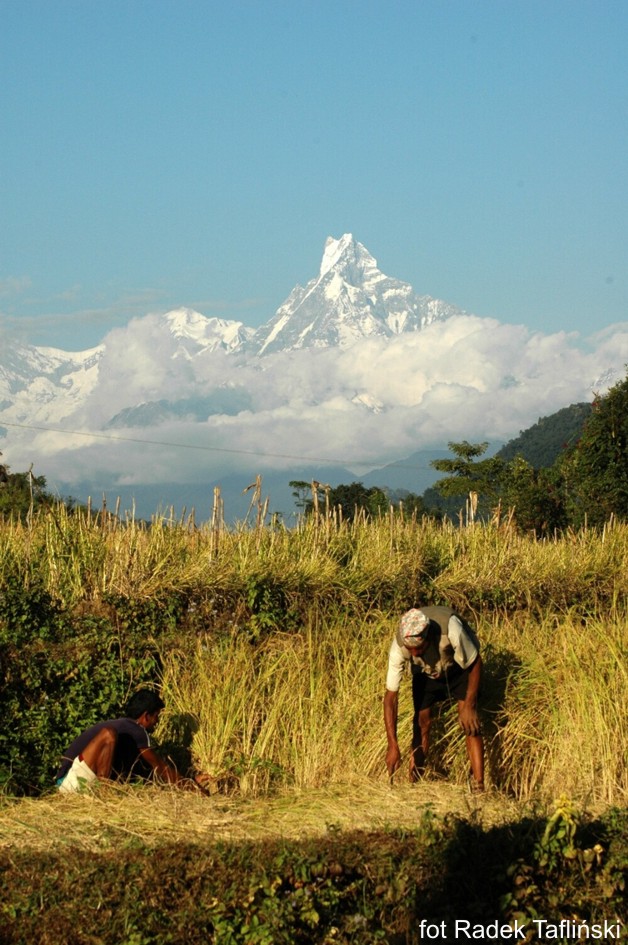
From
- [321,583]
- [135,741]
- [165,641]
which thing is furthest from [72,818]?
[321,583]

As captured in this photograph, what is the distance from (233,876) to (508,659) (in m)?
4.80

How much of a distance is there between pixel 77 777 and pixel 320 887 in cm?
287

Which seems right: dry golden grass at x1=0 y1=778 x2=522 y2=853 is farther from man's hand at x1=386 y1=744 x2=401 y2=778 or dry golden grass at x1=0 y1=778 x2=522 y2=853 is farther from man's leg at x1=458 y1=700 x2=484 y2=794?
man's leg at x1=458 y1=700 x2=484 y2=794

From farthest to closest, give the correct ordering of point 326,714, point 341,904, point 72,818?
point 326,714 < point 72,818 < point 341,904

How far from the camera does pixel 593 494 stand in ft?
87.9

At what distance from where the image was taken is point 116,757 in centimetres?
806

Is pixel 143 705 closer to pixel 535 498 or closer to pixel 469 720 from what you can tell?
pixel 469 720

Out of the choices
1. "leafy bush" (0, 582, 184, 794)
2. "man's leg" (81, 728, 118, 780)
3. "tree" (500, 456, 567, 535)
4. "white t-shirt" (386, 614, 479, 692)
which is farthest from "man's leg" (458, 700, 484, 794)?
"tree" (500, 456, 567, 535)

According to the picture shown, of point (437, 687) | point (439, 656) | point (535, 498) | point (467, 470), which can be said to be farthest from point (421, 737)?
point (467, 470)

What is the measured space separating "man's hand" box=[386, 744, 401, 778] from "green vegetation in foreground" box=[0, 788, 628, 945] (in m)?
2.22

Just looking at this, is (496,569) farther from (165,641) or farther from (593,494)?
(593,494)

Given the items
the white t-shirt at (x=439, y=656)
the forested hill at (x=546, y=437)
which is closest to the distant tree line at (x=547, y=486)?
the white t-shirt at (x=439, y=656)

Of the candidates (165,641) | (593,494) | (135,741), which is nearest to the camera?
(135,741)

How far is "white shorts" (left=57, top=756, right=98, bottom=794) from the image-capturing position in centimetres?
784
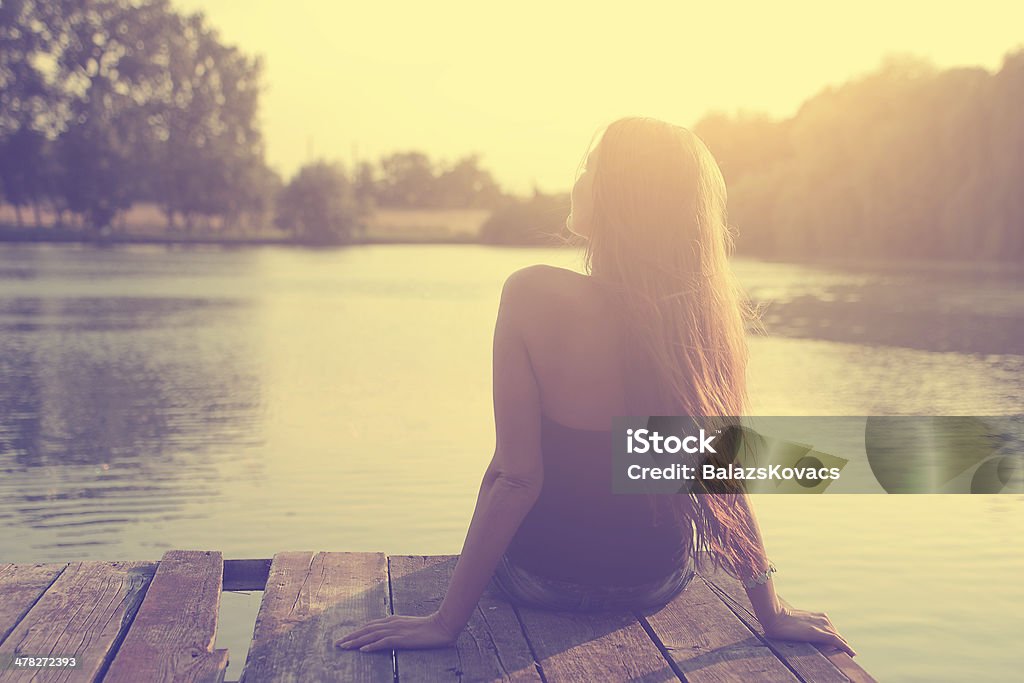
....
Collect each line in the records above that contains the word "centimetres" and copy it out in full.

At what distance from where the image was taken is point 116,757 in centimetres?
How far is "white shorts" (left=57, top=756, right=98, bottom=794) from the image-capturing position in centimetres?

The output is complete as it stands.